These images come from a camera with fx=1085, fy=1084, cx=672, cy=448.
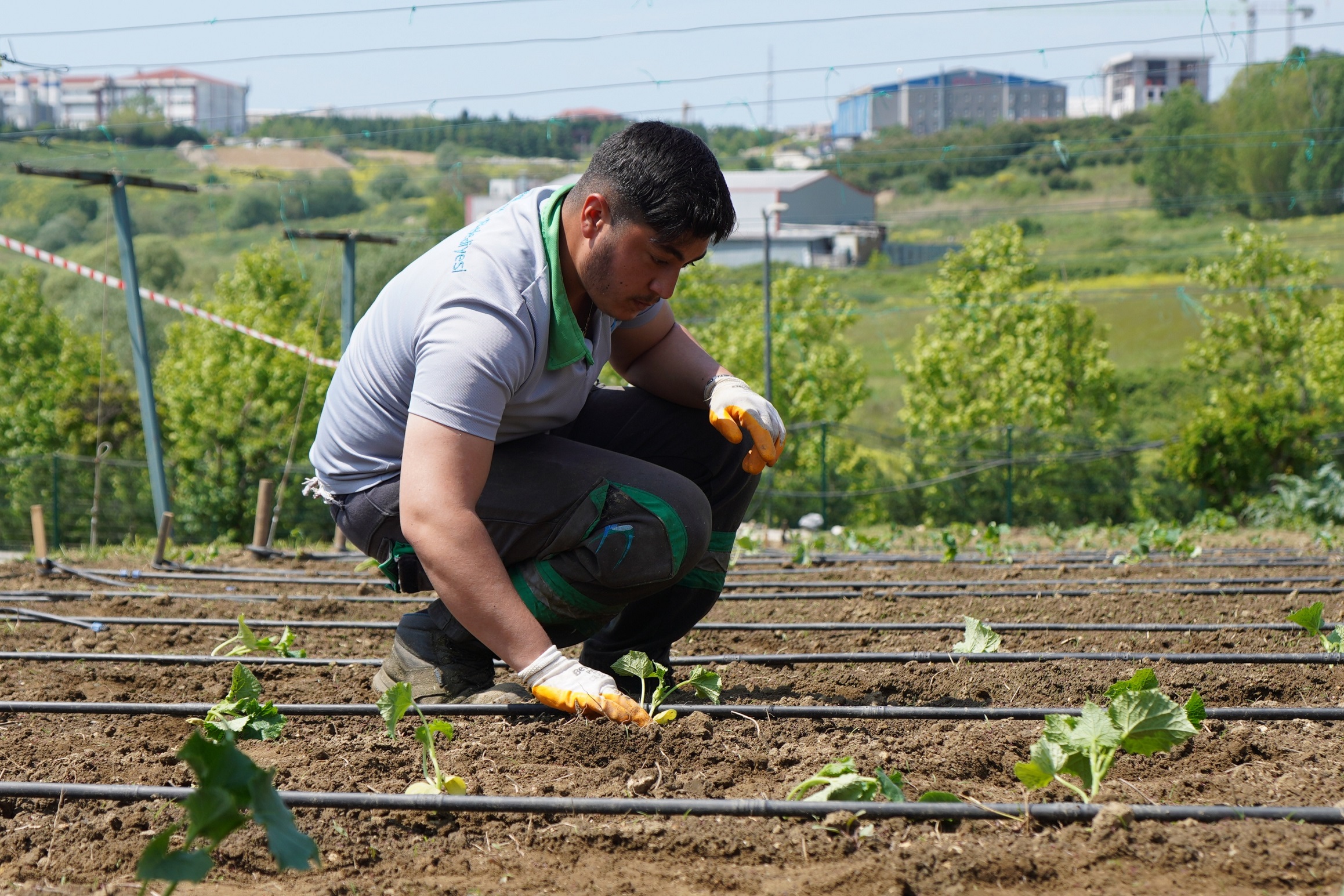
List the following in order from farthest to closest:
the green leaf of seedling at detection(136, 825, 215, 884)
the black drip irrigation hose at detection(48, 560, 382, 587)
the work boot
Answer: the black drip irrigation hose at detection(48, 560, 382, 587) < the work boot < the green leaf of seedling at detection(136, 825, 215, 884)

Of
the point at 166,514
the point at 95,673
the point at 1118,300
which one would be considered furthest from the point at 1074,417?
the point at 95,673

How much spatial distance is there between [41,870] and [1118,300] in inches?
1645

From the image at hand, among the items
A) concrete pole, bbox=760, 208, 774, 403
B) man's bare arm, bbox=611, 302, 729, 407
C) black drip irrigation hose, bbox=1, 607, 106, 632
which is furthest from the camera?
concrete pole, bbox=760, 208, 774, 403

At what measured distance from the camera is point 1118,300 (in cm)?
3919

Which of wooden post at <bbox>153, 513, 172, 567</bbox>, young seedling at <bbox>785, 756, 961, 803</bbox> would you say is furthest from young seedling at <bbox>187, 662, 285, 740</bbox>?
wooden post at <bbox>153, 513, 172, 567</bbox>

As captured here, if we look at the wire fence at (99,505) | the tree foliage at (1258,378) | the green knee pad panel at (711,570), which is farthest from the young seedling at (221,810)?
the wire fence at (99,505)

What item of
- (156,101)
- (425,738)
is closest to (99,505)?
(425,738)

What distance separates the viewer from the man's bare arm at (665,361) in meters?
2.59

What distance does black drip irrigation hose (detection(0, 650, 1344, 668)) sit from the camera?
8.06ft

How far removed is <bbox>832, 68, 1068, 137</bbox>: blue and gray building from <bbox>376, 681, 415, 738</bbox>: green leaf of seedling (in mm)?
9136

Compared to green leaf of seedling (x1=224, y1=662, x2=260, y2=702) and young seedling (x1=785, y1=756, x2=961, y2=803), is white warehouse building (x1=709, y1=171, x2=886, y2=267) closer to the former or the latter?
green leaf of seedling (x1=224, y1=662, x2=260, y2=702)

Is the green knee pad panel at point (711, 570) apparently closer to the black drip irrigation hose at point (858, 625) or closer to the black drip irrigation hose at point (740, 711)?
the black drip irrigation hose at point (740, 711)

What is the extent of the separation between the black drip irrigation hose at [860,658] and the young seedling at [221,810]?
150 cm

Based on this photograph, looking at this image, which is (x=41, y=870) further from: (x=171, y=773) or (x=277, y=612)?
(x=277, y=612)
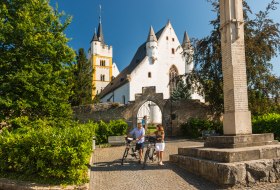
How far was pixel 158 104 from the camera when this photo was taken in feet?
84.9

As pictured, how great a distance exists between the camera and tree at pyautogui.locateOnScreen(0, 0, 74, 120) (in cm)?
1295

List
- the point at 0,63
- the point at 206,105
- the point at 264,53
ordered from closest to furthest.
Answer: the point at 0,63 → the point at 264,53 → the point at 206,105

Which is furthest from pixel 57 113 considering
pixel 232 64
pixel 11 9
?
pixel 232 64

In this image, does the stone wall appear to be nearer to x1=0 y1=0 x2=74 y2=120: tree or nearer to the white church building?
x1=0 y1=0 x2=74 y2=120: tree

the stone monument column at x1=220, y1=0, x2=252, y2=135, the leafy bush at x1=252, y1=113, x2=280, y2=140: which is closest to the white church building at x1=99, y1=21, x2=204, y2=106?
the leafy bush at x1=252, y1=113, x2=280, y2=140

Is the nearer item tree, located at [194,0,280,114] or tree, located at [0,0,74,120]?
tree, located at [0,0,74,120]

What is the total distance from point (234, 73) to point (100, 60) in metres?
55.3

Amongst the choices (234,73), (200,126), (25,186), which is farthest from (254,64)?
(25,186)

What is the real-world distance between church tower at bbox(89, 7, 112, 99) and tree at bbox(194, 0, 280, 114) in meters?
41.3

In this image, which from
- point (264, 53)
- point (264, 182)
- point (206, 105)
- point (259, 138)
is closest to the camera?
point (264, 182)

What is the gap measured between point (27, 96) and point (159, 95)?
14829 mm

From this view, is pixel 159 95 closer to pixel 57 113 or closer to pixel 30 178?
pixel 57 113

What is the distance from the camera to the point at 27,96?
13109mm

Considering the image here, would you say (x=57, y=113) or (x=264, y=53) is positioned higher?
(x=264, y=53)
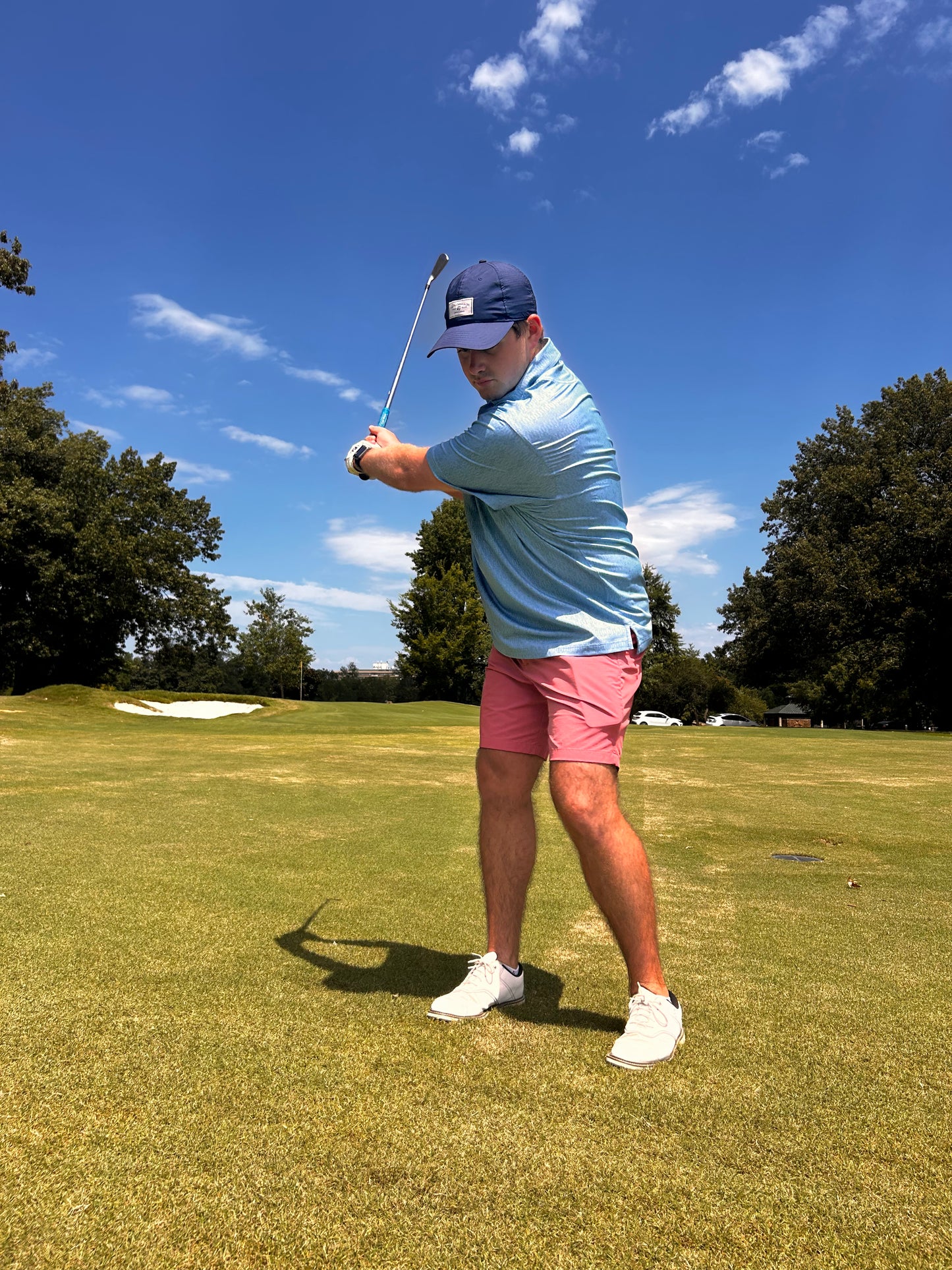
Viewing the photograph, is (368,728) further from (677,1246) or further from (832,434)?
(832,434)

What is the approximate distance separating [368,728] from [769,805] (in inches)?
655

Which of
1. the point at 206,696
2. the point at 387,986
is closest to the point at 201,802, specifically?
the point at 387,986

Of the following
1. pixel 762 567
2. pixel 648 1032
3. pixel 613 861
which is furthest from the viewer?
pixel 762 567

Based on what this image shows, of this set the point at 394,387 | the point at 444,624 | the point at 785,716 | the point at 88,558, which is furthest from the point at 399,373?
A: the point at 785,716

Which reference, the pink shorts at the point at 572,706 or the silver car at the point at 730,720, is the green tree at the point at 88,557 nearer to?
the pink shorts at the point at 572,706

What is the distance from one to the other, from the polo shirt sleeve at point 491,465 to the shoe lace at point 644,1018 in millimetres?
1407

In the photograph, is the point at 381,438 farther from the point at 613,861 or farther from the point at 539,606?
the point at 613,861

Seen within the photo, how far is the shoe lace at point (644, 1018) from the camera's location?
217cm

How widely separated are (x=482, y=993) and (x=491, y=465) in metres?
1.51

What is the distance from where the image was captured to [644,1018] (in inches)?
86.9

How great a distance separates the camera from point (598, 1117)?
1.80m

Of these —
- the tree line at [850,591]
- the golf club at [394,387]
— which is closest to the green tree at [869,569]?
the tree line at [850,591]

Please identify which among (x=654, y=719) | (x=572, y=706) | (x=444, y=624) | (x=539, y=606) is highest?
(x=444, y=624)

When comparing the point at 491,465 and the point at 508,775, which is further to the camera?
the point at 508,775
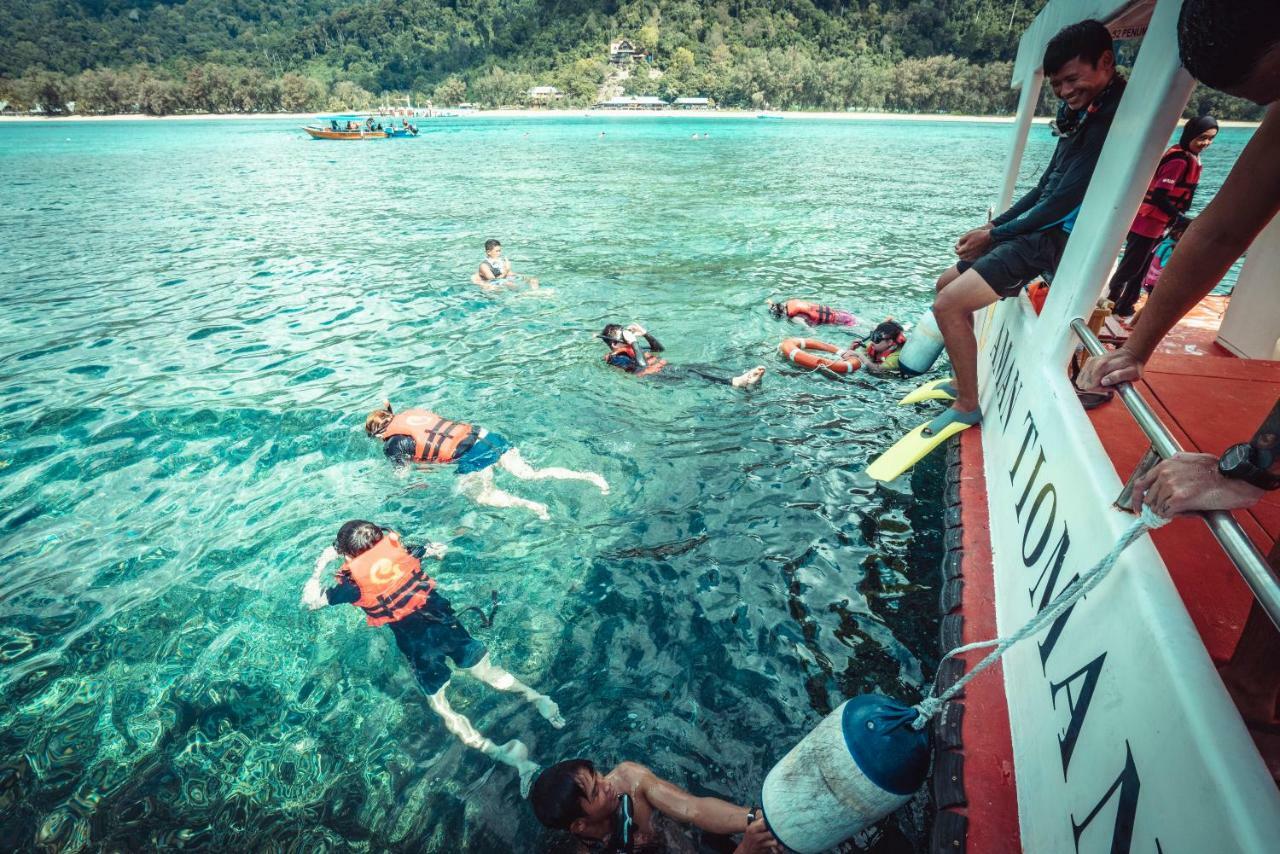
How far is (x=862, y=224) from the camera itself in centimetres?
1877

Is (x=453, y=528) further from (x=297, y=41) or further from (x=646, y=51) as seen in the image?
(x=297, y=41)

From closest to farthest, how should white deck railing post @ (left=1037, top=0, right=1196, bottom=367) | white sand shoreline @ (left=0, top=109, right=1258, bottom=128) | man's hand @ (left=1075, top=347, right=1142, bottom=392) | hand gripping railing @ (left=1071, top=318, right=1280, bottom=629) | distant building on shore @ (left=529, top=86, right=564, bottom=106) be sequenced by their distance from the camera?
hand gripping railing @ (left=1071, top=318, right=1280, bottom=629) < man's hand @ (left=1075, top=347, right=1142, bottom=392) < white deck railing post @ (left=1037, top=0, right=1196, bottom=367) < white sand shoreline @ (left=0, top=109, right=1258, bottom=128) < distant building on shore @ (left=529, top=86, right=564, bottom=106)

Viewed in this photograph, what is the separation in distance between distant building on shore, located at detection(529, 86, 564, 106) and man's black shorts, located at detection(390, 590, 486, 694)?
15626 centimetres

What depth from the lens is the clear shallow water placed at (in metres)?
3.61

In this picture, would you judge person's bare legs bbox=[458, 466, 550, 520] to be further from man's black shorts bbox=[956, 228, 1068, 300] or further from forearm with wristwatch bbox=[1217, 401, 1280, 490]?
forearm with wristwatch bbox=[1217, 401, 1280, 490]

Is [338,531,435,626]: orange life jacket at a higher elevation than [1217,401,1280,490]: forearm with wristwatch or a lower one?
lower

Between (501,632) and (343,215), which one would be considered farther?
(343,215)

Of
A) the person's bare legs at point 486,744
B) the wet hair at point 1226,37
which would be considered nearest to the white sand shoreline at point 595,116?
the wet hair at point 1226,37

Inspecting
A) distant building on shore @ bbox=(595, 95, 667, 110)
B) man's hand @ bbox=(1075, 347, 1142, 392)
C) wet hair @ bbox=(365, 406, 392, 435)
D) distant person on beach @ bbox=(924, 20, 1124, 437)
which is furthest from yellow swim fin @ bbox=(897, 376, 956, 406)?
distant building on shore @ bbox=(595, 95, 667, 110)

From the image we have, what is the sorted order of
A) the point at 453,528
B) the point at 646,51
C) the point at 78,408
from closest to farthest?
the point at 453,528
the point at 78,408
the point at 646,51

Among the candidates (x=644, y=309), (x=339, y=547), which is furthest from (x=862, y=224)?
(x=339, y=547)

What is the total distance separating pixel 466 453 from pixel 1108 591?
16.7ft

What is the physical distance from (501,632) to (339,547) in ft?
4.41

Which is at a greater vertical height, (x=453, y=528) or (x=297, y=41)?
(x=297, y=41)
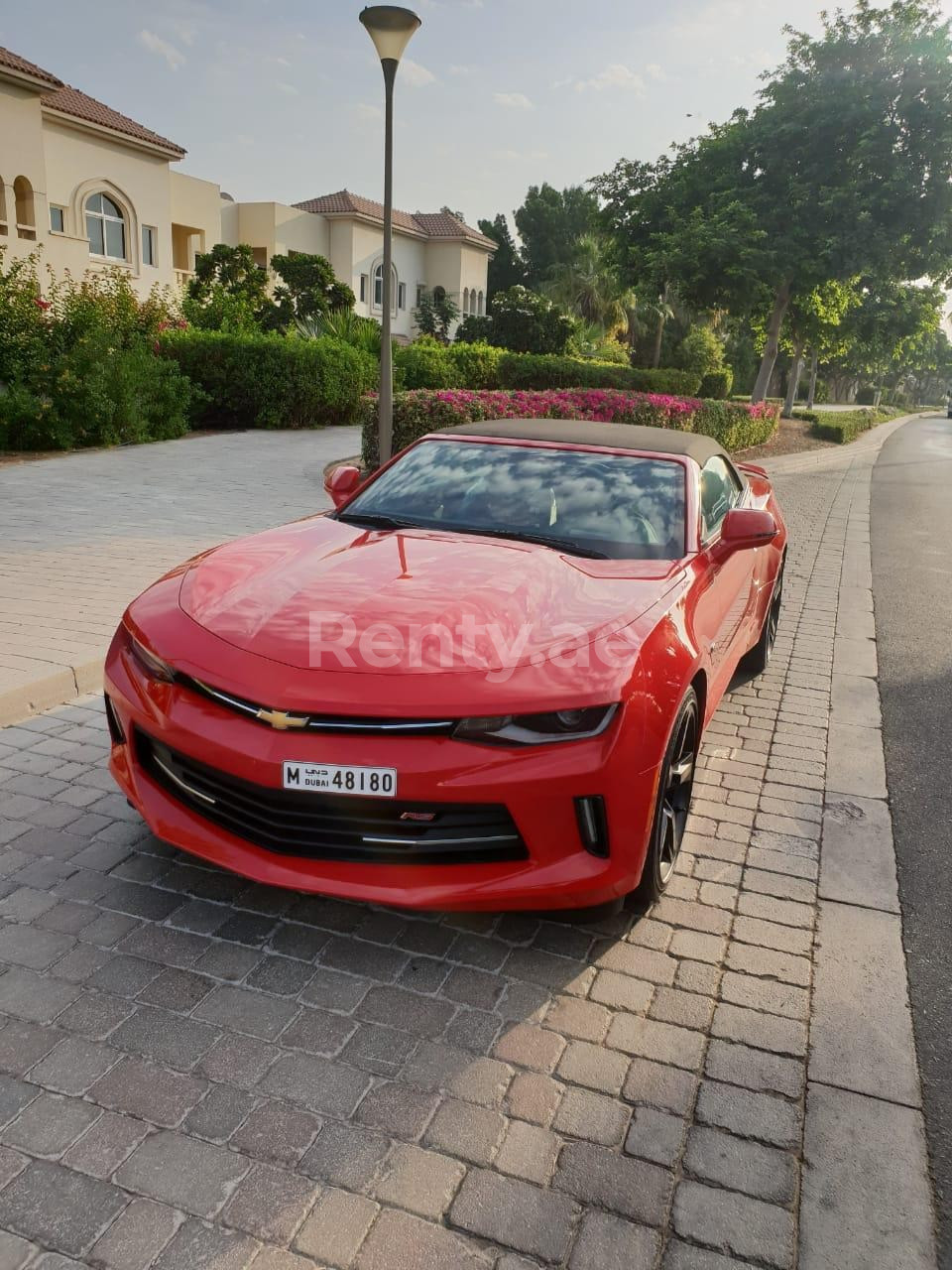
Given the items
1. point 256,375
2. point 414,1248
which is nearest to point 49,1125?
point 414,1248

------------

Lay out the stretch of rows above, from the line containing "From the image we" through the last row, as a JSON list of strings with one string per line and no blank lines. Leave the pictures out of the answer.

[
  "From the image we have, what is the sorted order of",
  "A) the point at 453,528",
  "B) the point at 646,51",
  "C) the point at 78,408",
  "from closest to farthest?",
  "the point at 453,528",
  "the point at 78,408",
  "the point at 646,51",
  "Among the candidates (x=644, y=309), (x=339, y=547), which is furthest from (x=862, y=224)?",
  "(x=339, y=547)",
  "What is the total distance separating pixel 466 453 from pixel 1108 591?",
  "16.7ft",
  "What is the physical distance from (501,632) to (339,547) in ft?",
  "4.41",
  "Which is at a greater vertical height, (x=453, y=528) or (x=297, y=41)?",
  "(x=297, y=41)",
  "Given the items",
  "1. point 256,375",
  "2. point 414,1248",
  "which is nearest to point 49,1125?",
  "point 414,1248"
]